(Scene-based reasoning records)
++++++++++

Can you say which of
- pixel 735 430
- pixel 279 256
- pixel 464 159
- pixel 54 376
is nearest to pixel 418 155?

++++++++++

● **What you should do**
Retype the listing. Match it exactly.

● **Solution for this exercise**
Can you say which of
- pixel 735 430
- pixel 279 256
- pixel 464 159
- pixel 54 376
is nearest to pixel 418 155?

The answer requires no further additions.